A tall order to be sure, but it was falling into place Carson Coffman hit Hilburn for a 30-yard touchdown pass up the right side with 1:13 remaining.

But before Hilburn could be greeted by teammates, he was met with some grim news. He remembers an official telling him, "Wrong choice, buddy," and seeing a yellow flag.

No one on the Wildcats' sideline could believe the call, a 15-yard penalty that put the two-point try at the 18-yard line.

"I've seen our opponent throw up diamond signs after they score a touchdown," Hilburn said. "I give a salute, what's that? Representing our soldiers? It hurts. I know I was on their turf and maybe I shouldn't have done that, but I still don't think it was a good call."

K-State coach Bill Snyder refused comment on the penalty, but Coffman had no problem sharing his emotions.

"It was a bogus call," Coffman said.

The excessive-celebration penalty refers to Rule 9-2-1d: “Any delayed, excessive, prolonged or choreographed act by which a player attempts to focus attention on himself (or themselves)."

“It was the salute, which was the judgment of the calling officials, which were the head linesman and the back judge,” said Todd Geerlings, the referee of the Big Ten crew.

“Two officials threw the flag, both judged it to be drawing attention to themselves, and that’s what the flag was for.”

The Wildcats called a pass to top receiver Aubrey Quarles in the end zone, and he was open near the left sideline. But Coffman, who completed 17 of 23 passes for 228 yards and two touchdowns, overthrew him.
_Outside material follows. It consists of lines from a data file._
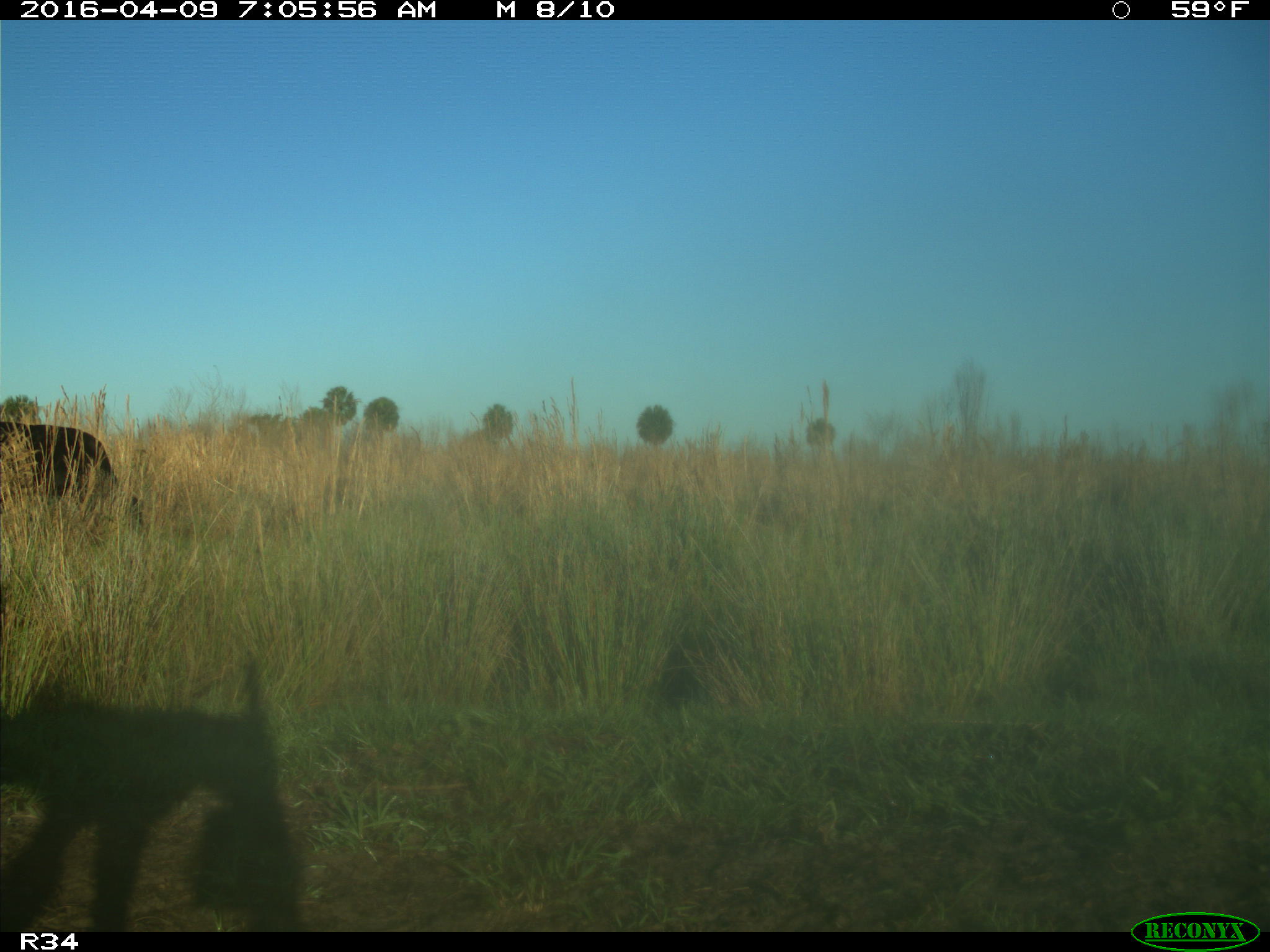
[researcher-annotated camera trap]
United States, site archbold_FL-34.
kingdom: Animalia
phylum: Chordata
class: Mammalia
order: Artiodactyla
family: Bovidae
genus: Bos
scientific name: Bos taurus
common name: domestic cow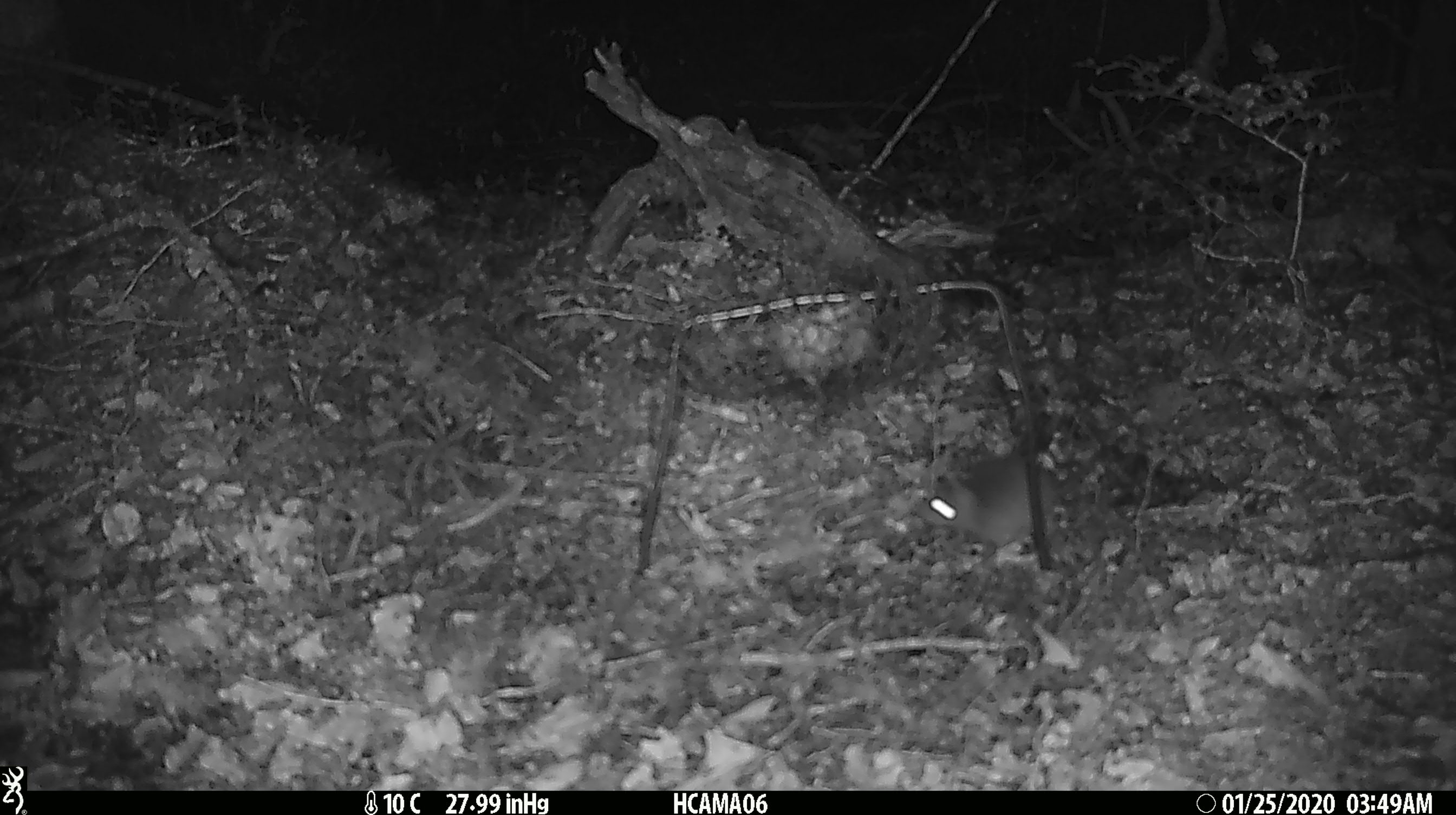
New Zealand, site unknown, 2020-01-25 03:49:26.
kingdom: Animalia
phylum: Chordata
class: Mammalia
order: Rodentia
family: Muridae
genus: Mus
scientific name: Mus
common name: mouse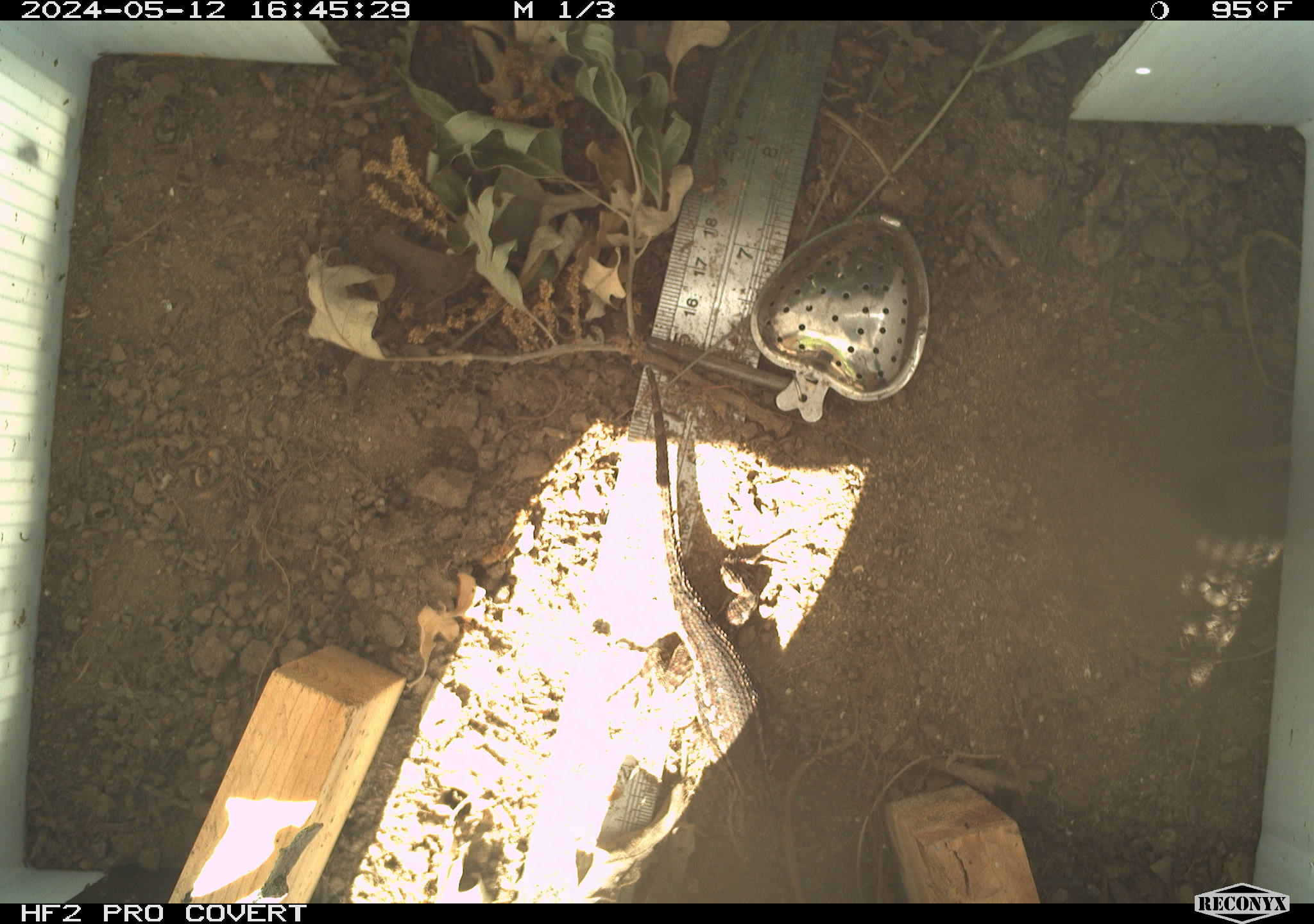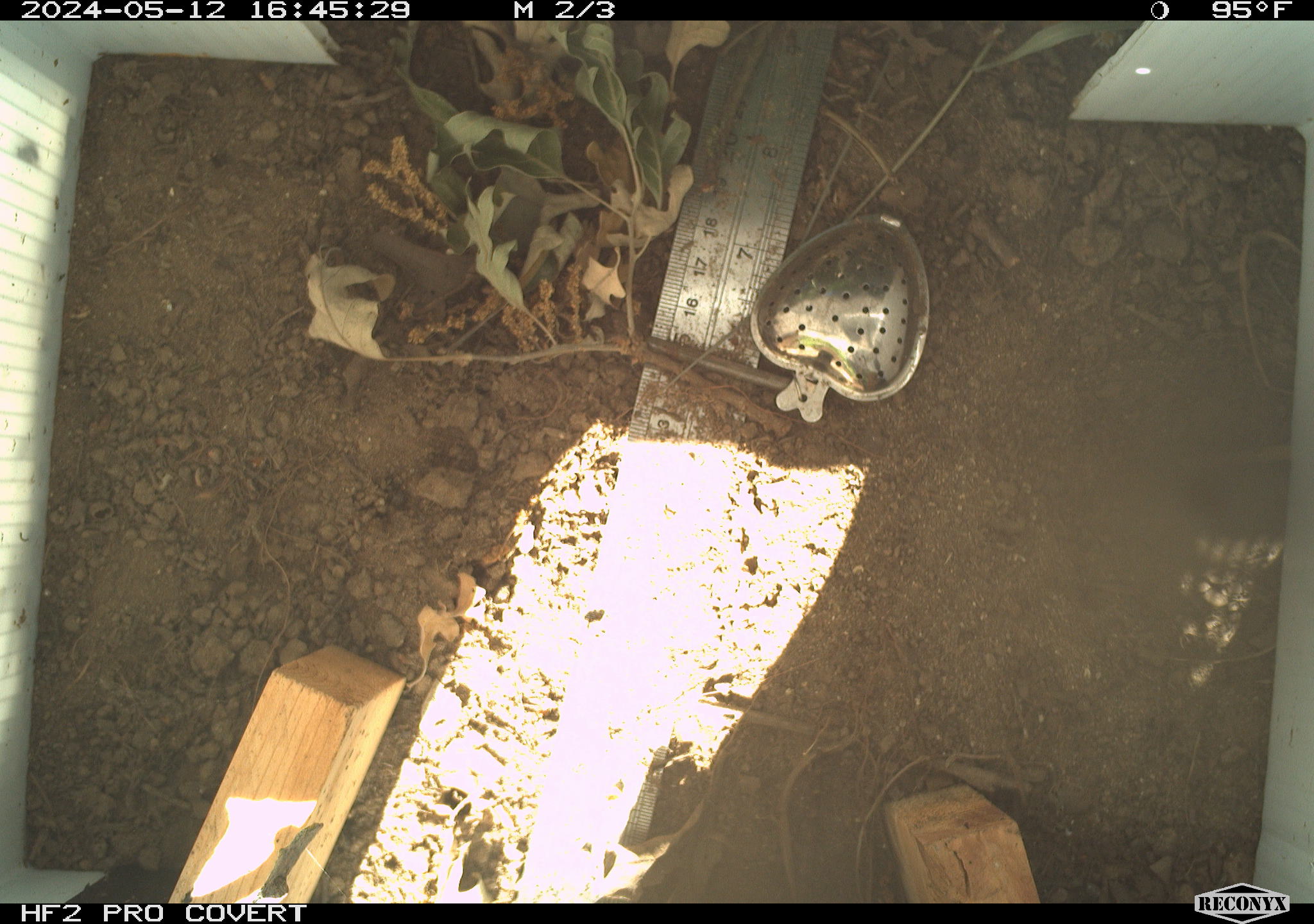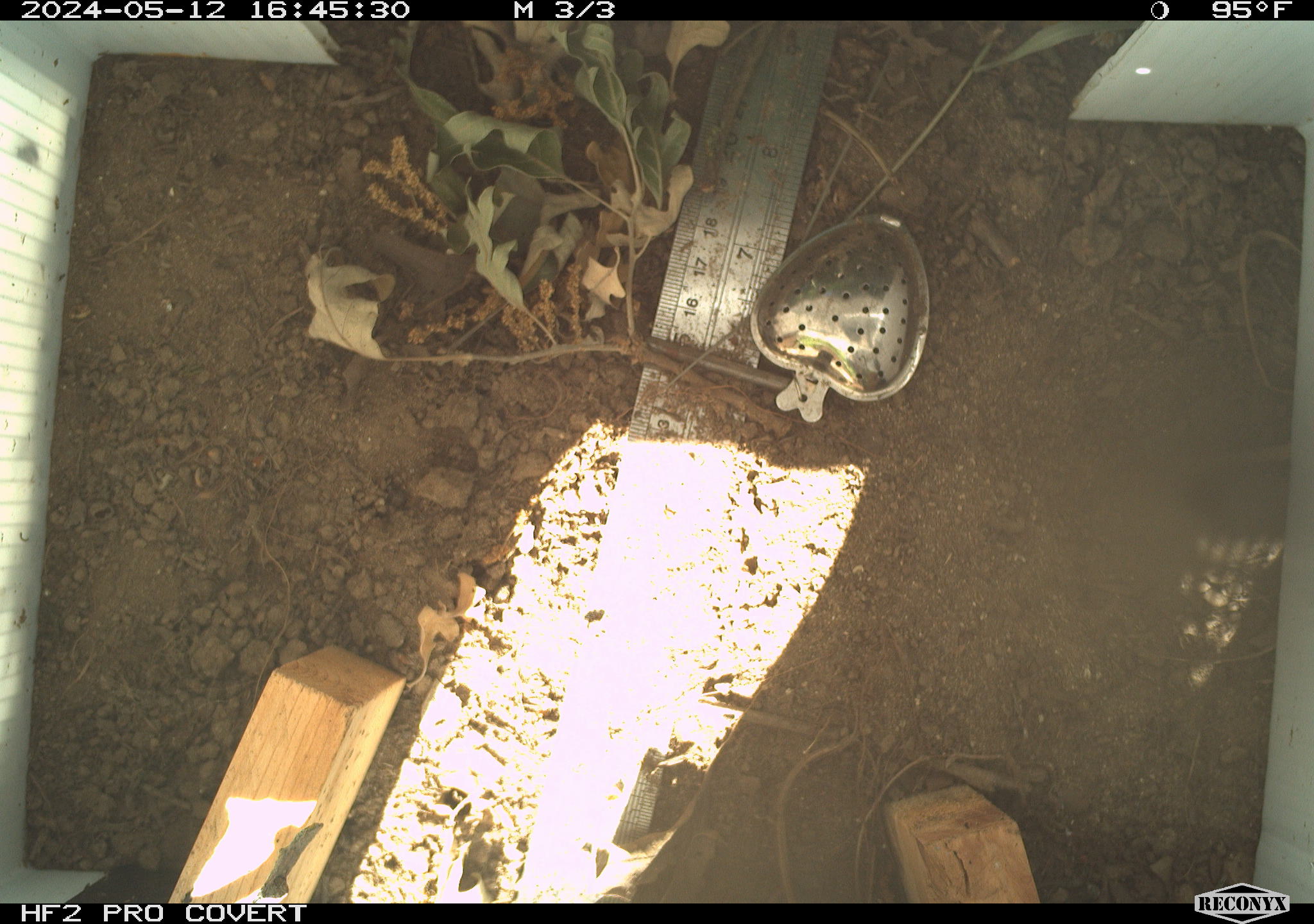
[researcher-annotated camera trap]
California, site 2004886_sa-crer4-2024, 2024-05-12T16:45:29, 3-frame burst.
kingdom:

K-State was penalized while attempting to recover the ensuing onside kick, and Syracuse (8-5) ran out the clock.

It was a painful way for the Wildcats (7-6) to end their season. They have lost their last three bowl games, and weren't sure who to blame after this one.

The offense gained 379 yards and turned in a satisfying performance. K-State sprinkled in some trick plays and threw for 258 yards while Daniel Thomas rushed for 90 yards and three touchdowns on 22 carries. But it missed on what should have been an easy touchdown pass from Thomas to tight end Travis Tannahill in the second quarter and was forced off the field at inopportune times.

The defense surrendered 498 yards, failed to account for Syracuse receiver Marcus Sales — 172 yards and three touchdowns — and, as it has all season, struggled against the run. Syracuse’s Delone Carter rushed for 198 yards and two touchdowns on 27 carries.

And special teams struggled, too. A Ty Zimmerman punt return for a touchdown was called back in the first quarter because of an illegal block in the back, and K-State failed miserably on a fake field-goal attempt trailing 33-28 in the fourth quarter.

The most deflating play of the day, other than "The Salute," came immediately following that fake. Carter exploded past the line of scrimmage for a 60-yard gain, and Syracuse was able to go up by eight.

"Somebody wasn't in their gap," senior defensive end Antonio Felder said. "I was on the outside on the edge, and I just saw him fly up the gut. It's tough because it's been a problem for us all season, someone being out of the gap or just being out of place."

Still, Snyder blamed himself.

"It ended the wrong way and it was my fault," Snyder said. "I went for the big field goal (fake), which in hindsight wasn't a good call."

Syracuse was certainly ready to defend it.

"We worked on it during the week," Syracuse coach Doug Marrone said. "I didn't know if they were going to be running or not in that situation, but that was the exact play that we worked on during the week."

In most situations, a coaching decision like that would be the most talked-about the game. But not here.

Much like the "Pasco Fiasco” — the 2003 basketball traveling call that led to a loss in the Big 12 Tournament — the Pinstripe Bowl will be defined by a nickname.

"I was just saluting," Hilburn said. "That's something you do out of respect."